■ **DIRECTIONS**
Reproduce the data below word for word, from its first line through the line containing "380H84L77 361L49 345L35", both ends included. Omit the pictures.

+++++

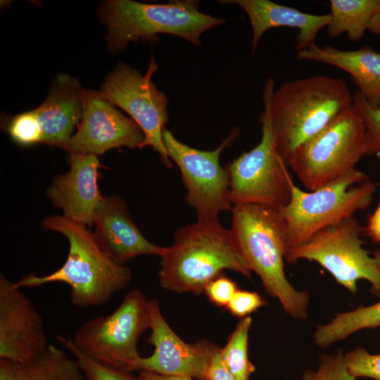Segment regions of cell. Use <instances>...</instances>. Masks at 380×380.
<instances>
[{
  "mask_svg": "<svg viewBox=\"0 0 380 380\" xmlns=\"http://www.w3.org/2000/svg\"><path fill=\"white\" fill-rule=\"evenodd\" d=\"M148 310L151 334L147 342L155 350L151 356L139 359L136 370L205 380L210 362L220 348L206 340L183 341L164 319L157 300H148Z\"/></svg>",
  "mask_w": 380,
  "mask_h": 380,
  "instance_id": "14",
  "label": "cell"
},
{
  "mask_svg": "<svg viewBox=\"0 0 380 380\" xmlns=\"http://www.w3.org/2000/svg\"><path fill=\"white\" fill-rule=\"evenodd\" d=\"M166 247L158 272L161 286L177 293H204L205 286L230 270L251 278L252 271L241 253L230 229L220 222H196L175 233Z\"/></svg>",
  "mask_w": 380,
  "mask_h": 380,
  "instance_id": "4",
  "label": "cell"
},
{
  "mask_svg": "<svg viewBox=\"0 0 380 380\" xmlns=\"http://www.w3.org/2000/svg\"><path fill=\"white\" fill-rule=\"evenodd\" d=\"M274 86V79L269 77L263 87L260 141L224 167L233 205L256 204L280 210L290 201L291 177L288 165L275 147L270 123Z\"/></svg>",
  "mask_w": 380,
  "mask_h": 380,
  "instance_id": "7",
  "label": "cell"
},
{
  "mask_svg": "<svg viewBox=\"0 0 380 380\" xmlns=\"http://www.w3.org/2000/svg\"><path fill=\"white\" fill-rule=\"evenodd\" d=\"M239 130L235 127L213 151L192 148L177 140L164 128L163 142L169 158L179 167L186 189L185 200L197 213V222L217 223L222 211L232 210L229 177L220 164L221 152L233 143Z\"/></svg>",
  "mask_w": 380,
  "mask_h": 380,
  "instance_id": "11",
  "label": "cell"
},
{
  "mask_svg": "<svg viewBox=\"0 0 380 380\" xmlns=\"http://www.w3.org/2000/svg\"><path fill=\"white\" fill-rule=\"evenodd\" d=\"M7 129L11 138L19 144L27 146L41 144V128L34 110L13 118Z\"/></svg>",
  "mask_w": 380,
  "mask_h": 380,
  "instance_id": "29",
  "label": "cell"
},
{
  "mask_svg": "<svg viewBox=\"0 0 380 380\" xmlns=\"http://www.w3.org/2000/svg\"><path fill=\"white\" fill-rule=\"evenodd\" d=\"M84 89L71 75L58 74L54 77L46 99L34 109L41 128V144L66 149L82 118Z\"/></svg>",
  "mask_w": 380,
  "mask_h": 380,
  "instance_id": "18",
  "label": "cell"
},
{
  "mask_svg": "<svg viewBox=\"0 0 380 380\" xmlns=\"http://www.w3.org/2000/svg\"><path fill=\"white\" fill-rule=\"evenodd\" d=\"M0 380H84L77 361L49 345L35 358L25 362L0 359Z\"/></svg>",
  "mask_w": 380,
  "mask_h": 380,
  "instance_id": "21",
  "label": "cell"
},
{
  "mask_svg": "<svg viewBox=\"0 0 380 380\" xmlns=\"http://www.w3.org/2000/svg\"><path fill=\"white\" fill-rule=\"evenodd\" d=\"M68 163L69 171L54 177L46 195L63 216L90 227L103 198L98 180L103 165L95 155L76 153H70Z\"/></svg>",
  "mask_w": 380,
  "mask_h": 380,
  "instance_id": "16",
  "label": "cell"
},
{
  "mask_svg": "<svg viewBox=\"0 0 380 380\" xmlns=\"http://www.w3.org/2000/svg\"><path fill=\"white\" fill-rule=\"evenodd\" d=\"M365 230L367 236L374 242L380 243V203L369 217Z\"/></svg>",
  "mask_w": 380,
  "mask_h": 380,
  "instance_id": "33",
  "label": "cell"
},
{
  "mask_svg": "<svg viewBox=\"0 0 380 380\" xmlns=\"http://www.w3.org/2000/svg\"><path fill=\"white\" fill-rule=\"evenodd\" d=\"M344 359L349 372L357 379L380 380V353H370L366 348L358 347L345 353Z\"/></svg>",
  "mask_w": 380,
  "mask_h": 380,
  "instance_id": "28",
  "label": "cell"
},
{
  "mask_svg": "<svg viewBox=\"0 0 380 380\" xmlns=\"http://www.w3.org/2000/svg\"><path fill=\"white\" fill-rule=\"evenodd\" d=\"M220 350L215 353L210 362L205 380H236L222 362Z\"/></svg>",
  "mask_w": 380,
  "mask_h": 380,
  "instance_id": "32",
  "label": "cell"
},
{
  "mask_svg": "<svg viewBox=\"0 0 380 380\" xmlns=\"http://www.w3.org/2000/svg\"><path fill=\"white\" fill-rule=\"evenodd\" d=\"M42 317L32 302L0 275V359L31 360L48 346Z\"/></svg>",
  "mask_w": 380,
  "mask_h": 380,
  "instance_id": "15",
  "label": "cell"
},
{
  "mask_svg": "<svg viewBox=\"0 0 380 380\" xmlns=\"http://www.w3.org/2000/svg\"><path fill=\"white\" fill-rule=\"evenodd\" d=\"M290 186V201L279 210L286 228L287 250L304 244L318 232L366 209L377 190L367 175L357 169L309 192L296 186L292 178Z\"/></svg>",
  "mask_w": 380,
  "mask_h": 380,
  "instance_id": "6",
  "label": "cell"
},
{
  "mask_svg": "<svg viewBox=\"0 0 380 380\" xmlns=\"http://www.w3.org/2000/svg\"><path fill=\"white\" fill-rule=\"evenodd\" d=\"M158 70L153 56L144 75L120 63L101 86V94L127 113L145 134L143 148L151 146L167 168L172 167L165 148L163 132L168 122V99L152 80Z\"/></svg>",
  "mask_w": 380,
  "mask_h": 380,
  "instance_id": "12",
  "label": "cell"
},
{
  "mask_svg": "<svg viewBox=\"0 0 380 380\" xmlns=\"http://www.w3.org/2000/svg\"><path fill=\"white\" fill-rule=\"evenodd\" d=\"M231 212L230 230L251 270L258 275L267 293L279 300L286 315L294 319H306L310 294L296 290L284 273L286 228L279 210L238 204Z\"/></svg>",
  "mask_w": 380,
  "mask_h": 380,
  "instance_id": "2",
  "label": "cell"
},
{
  "mask_svg": "<svg viewBox=\"0 0 380 380\" xmlns=\"http://www.w3.org/2000/svg\"><path fill=\"white\" fill-rule=\"evenodd\" d=\"M344 354L341 349L322 353L317 369H306L299 380H357L348 369Z\"/></svg>",
  "mask_w": 380,
  "mask_h": 380,
  "instance_id": "26",
  "label": "cell"
},
{
  "mask_svg": "<svg viewBox=\"0 0 380 380\" xmlns=\"http://www.w3.org/2000/svg\"><path fill=\"white\" fill-rule=\"evenodd\" d=\"M368 30L374 34L380 37V8L374 14Z\"/></svg>",
  "mask_w": 380,
  "mask_h": 380,
  "instance_id": "35",
  "label": "cell"
},
{
  "mask_svg": "<svg viewBox=\"0 0 380 380\" xmlns=\"http://www.w3.org/2000/svg\"><path fill=\"white\" fill-rule=\"evenodd\" d=\"M329 4V36L334 38L346 33L353 42L362 39L380 8V0H330Z\"/></svg>",
  "mask_w": 380,
  "mask_h": 380,
  "instance_id": "22",
  "label": "cell"
},
{
  "mask_svg": "<svg viewBox=\"0 0 380 380\" xmlns=\"http://www.w3.org/2000/svg\"><path fill=\"white\" fill-rule=\"evenodd\" d=\"M365 156V127L352 106L310 140L288 160L309 191L332 183L355 170Z\"/></svg>",
  "mask_w": 380,
  "mask_h": 380,
  "instance_id": "8",
  "label": "cell"
},
{
  "mask_svg": "<svg viewBox=\"0 0 380 380\" xmlns=\"http://www.w3.org/2000/svg\"><path fill=\"white\" fill-rule=\"evenodd\" d=\"M378 327H380V301L336 314L329 322L316 327L312 338L316 346L327 348L358 331Z\"/></svg>",
  "mask_w": 380,
  "mask_h": 380,
  "instance_id": "23",
  "label": "cell"
},
{
  "mask_svg": "<svg viewBox=\"0 0 380 380\" xmlns=\"http://www.w3.org/2000/svg\"><path fill=\"white\" fill-rule=\"evenodd\" d=\"M137 380H195L194 379L181 376L162 375L153 372L141 370L137 377Z\"/></svg>",
  "mask_w": 380,
  "mask_h": 380,
  "instance_id": "34",
  "label": "cell"
},
{
  "mask_svg": "<svg viewBox=\"0 0 380 380\" xmlns=\"http://www.w3.org/2000/svg\"><path fill=\"white\" fill-rule=\"evenodd\" d=\"M361 236L360 224L353 216L318 232L304 244L288 249L285 260L315 261L353 293L357 292V281L367 280L372 293L380 297V267L363 248Z\"/></svg>",
  "mask_w": 380,
  "mask_h": 380,
  "instance_id": "10",
  "label": "cell"
},
{
  "mask_svg": "<svg viewBox=\"0 0 380 380\" xmlns=\"http://www.w3.org/2000/svg\"><path fill=\"white\" fill-rule=\"evenodd\" d=\"M198 1L176 0L146 4L132 0H106L98 16L107 27V49L110 53L125 50L130 43H156L158 34L181 37L194 46L201 44L205 31L224 24V18L202 13Z\"/></svg>",
  "mask_w": 380,
  "mask_h": 380,
  "instance_id": "5",
  "label": "cell"
},
{
  "mask_svg": "<svg viewBox=\"0 0 380 380\" xmlns=\"http://www.w3.org/2000/svg\"><path fill=\"white\" fill-rule=\"evenodd\" d=\"M238 289L235 281L221 274L205 286L204 293L212 303L226 308Z\"/></svg>",
  "mask_w": 380,
  "mask_h": 380,
  "instance_id": "31",
  "label": "cell"
},
{
  "mask_svg": "<svg viewBox=\"0 0 380 380\" xmlns=\"http://www.w3.org/2000/svg\"><path fill=\"white\" fill-rule=\"evenodd\" d=\"M265 304L266 301L258 292L238 289L226 308L234 316L243 318Z\"/></svg>",
  "mask_w": 380,
  "mask_h": 380,
  "instance_id": "30",
  "label": "cell"
},
{
  "mask_svg": "<svg viewBox=\"0 0 380 380\" xmlns=\"http://www.w3.org/2000/svg\"><path fill=\"white\" fill-rule=\"evenodd\" d=\"M372 257L374 259L376 264L378 265V266L380 267V248L374 251Z\"/></svg>",
  "mask_w": 380,
  "mask_h": 380,
  "instance_id": "36",
  "label": "cell"
},
{
  "mask_svg": "<svg viewBox=\"0 0 380 380\" xmlns=\"http://www.w3.org/2000/svg\"><path fill=\"white\" fill-rule=\"evenodd\" d=\"M41 226L67 238L69 251L66 261L48 275L30 274L23 277L14 283L15 287L33 288L63 282L70 286L72 304L79 308L104 305L115 293L127 287L132 279L130 269L109 258L87 227L61 215L46 217Z\"/></svg>",
  "mask_w": 380,
  "mask_h": 380,
  "instance_id": "1",
  "label": "cell"
},
{
  "mask_svg": "<svg viewBox=\"0 0 380 380\" xmlns=\"http://www.w3.org/2000/svg\"><path fill=\"white\" fill-rule=\"evenodd\" d=\"M77 127L66 146L69 153L99 156L123 146L141 149L145 141L144 132L131 118L92 89H84L83 112Z\"/></svg>",
  "mask_w": 380,
  "mask_h": 380,
  "instance_id": "13",
  "label": "cell"
},
{
  "mask_svg": "<svg viewBox=\"0 0 380 380\" xmlns=\"http://www.w3.org/2000/svg\"><path fill=\"white\" fill-rule=\"evenodd\" d=\"M251 324L252 318L250 316L241 318L225 346L220 350L222 362L236 380H250L251 375L255 371L248 354Z\"/></svg>",
  "mask_w": 380,
  "mask_h": 380,
  "instance_id": "24",
  "label": "cell"
},
{
  "mask_svg": "<svg viewBox=\"0 0 380 380\" xmlns=\"http://www.w3.org/2000/svg\"><path fill=\"white\" fill-rule=\"evenodd\" d=\"M221 4H235L246 13L252 28L253 52L258 46L262 34L273 27H289L298 30L295 49L297 52L316 45L318 32L327 27L331 21L328 14H310L295 8L278 4L270 0L218 1Z\"/></svg>",
  "mask_w": 380,
  "mask_h": 380,
  "instance_id": "19",
  "label": "cell"
},
{
  "mask_svg": "<svg viewBox=\"0 0 380 380\" xmlns=\"http://www.w3.org/2000/svg\"><path fill=\"white\" fill-rule=\"evenodd\" d=\"M58 340L75 356L84 376V380H137L130 372L104 365L81 353L72 338L61 335Z\"/></svg>",
  "mask_w": 380,
  "mask_h": 380,
  "instance_id": "25",
  "label": "cell"
},
{
  "mask_svg": "<svg viewBox=\"0 0 380 380\" xmlns=\"http://www.w3.org/2000/svg\"><path fill=\"white\" fill-rule=\"evenodd\" d=\"M148 300L139 290L127 293L110 315L87 321L75 333V347L108 367L131 372L141 357L137 343L150 328Z\"/></svg>",
  "mask_w": 380,
  "mask_h": 380,
  "instance_id": "9",
  "label": "cell"
},
{
  "mask_svg": "<svg viewBox=\"0 0 380 380\" xmlns=\"http://www.w3.org/2000/svg\"><path fill=\"white\" fill-rule=\"evenodd\" d=\"M93 236L100 249L124 265L141 255L161 256L166 247L147 240L131 217L127 203L118 196H103L96 210Z\"/></svg>",
  "mask_w": 380,
  "mask_h": 380,
  "instance_id": "17",
  "label": "cell"
},
{
  "mask_svg": "<svg viewBox=\"0 0 380 380\" xmlns=\"http://www.w3.org/2000/svg\"><path fill=\"white\" fill-rule=\"evenodd\" d=\"M353 106L346 82L327 75L289 81L274 89L270 123L277 151L287 163L296 150Z\"/></svg>",
  "mask_w": 380,
  "mask_h": 380,
  "instance_id": "3",
  "label": "cell"
},
{
  "mask_svg": "<svg viewBox=\"0 0 380 380\" xmlns=\"http://www.w3.org/2000/svg\"><path fill=\"white\" fill-rule=\"evenodd\" d=\"M353 106L365 127V156L380 158V110L374 109L358 91L353 94Z\"/></svg>",
  "mask_w": 380,
  "mask_h": 380,
  "instance_id": "27",
  "label": "cell"
},
{
  "mask_svg": "<svg viewBox=\"0 0 380 380\" xmlns=\"http://www.w3.org/2000/svg\"><path fill=\"white\" fill-rule=\"evenodd\" d=\"M299 60L314 61L335 66L347 72L372 108L380 110V53L365 45L343 51L329 45H317L297 52Z\"/></svg>",
  "mask_w": 380,
  "mask_h": 380,
  "instance_id": "20",
  "label": "cell"
}]
</instances>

+++++

■ **RESULT BELOW**
Segment regions of cell. Use <instances>...</instances>. Masks at 380×380.
<instances>
[{
  "mask_svg": "<svg viewBox=\"0 0 380 380\" xmlns=\"http://www.w3.org/2000/svg\"><path fill=\"white\" fill-rule=\"evenodd\" d=\"M148 310L151 334L147 342L155 350L151 356L139 359L136 370L205 380L210 362L220 348L206 340L183 341L164 319L157 300H148Z\"/></svg>",
  "mask_w": 380,
  "mask_h": 380,
  "instance_id": "14",
  "label": "cell"
},
{
  "mask_svg": "<svg viewBox=\"0 0 380 380\" xmlns=\"http://www.w3.org/2000/svg\"><path fill=\"white\" fill-rule=\"evenodd\" d=\"M166 247L158 272L161 286L177 293H204L205 286L230 270L251 278L252 271L241 253L230 229L220 222H196L175 233Z\"/></svg>",
  "mask_w": 380,
  "mask_h": 380,
  "instance_id": "4",
  "label": "cell"
},
{
  "mask_svg": "<svg viewBox=\"0 0 380 380\" xmlns=\"http://www.w3.org/2000/svg\"><path fill=\"white\" fill-rule=\"evenodd\" d=\"M274 86V79L269 77L263 87L260 141L224 167L233 205L256 204L280 210L290 201L291 177L288 165L275 147L270 123Z\"/></svg>",
  "mask_w": 380,
  "mask_h": 380,
  "instance_id": "7",
  "label": "cell"
},
{
  "mask_svg": "<svg viewBox=\"0 0 380 380\" xmlns=\"http://www.w3.org/2000/svg\"><path fill=\"white\" fill-rule=\"evenodd\" d=\"M239 130L235 127L213 151L192 148L177 140L164 128L163 142L169 158L179 167L186 189L185 200L197 213V222L217 223L222 211L232 210L229 177L220 164L221 152L233 143Z\"/></svg>",
  "mask_w": 380,
  "mask_h": 380,
  "instance_id": "11",
  "label": "cell"
},
{
  "mask_svg": "<svg viewBox=\"0 0 380 380\" xmlns=\"http://www.w3.org/2000/svg\"><path fill=\"white\" fill-rule=\"evenodd\" d=\"M7 129L11 138L19 144L27 146L41 144V128L34 110L13 118Z\"/></svg>",
  "mask_w": 380,
  "mask_h": 380,
  "instance_id": "29",
  "label": "cell"
},
{
  "mask_svg": "<svg viewBox=\"0 0 380 380\" xmlns=\"http://www.w3.org/2000/svg\"><path fill=\"white\" fill-rule=\"evenodd\" d=\"M84 89L71 75L58 74L54 77L46 99L34 109L41 128V144L66 149L82 118Z\"/></svg>",
  "mask_w": 380,
  "mask_h": 380,
  "instance_id": "18",
  "label": "cell"
},
{
  "mask_svg": "<svg viewBox=\"0 0 380 380\" xmlns=\"http://www.w3.org/2000/svg\"><path fill=\"white\" fill-rule=\"evenodd\" d=\"M0 380H84L77 361L49 345L35 358L25 362L0 359Z\"/></svg>",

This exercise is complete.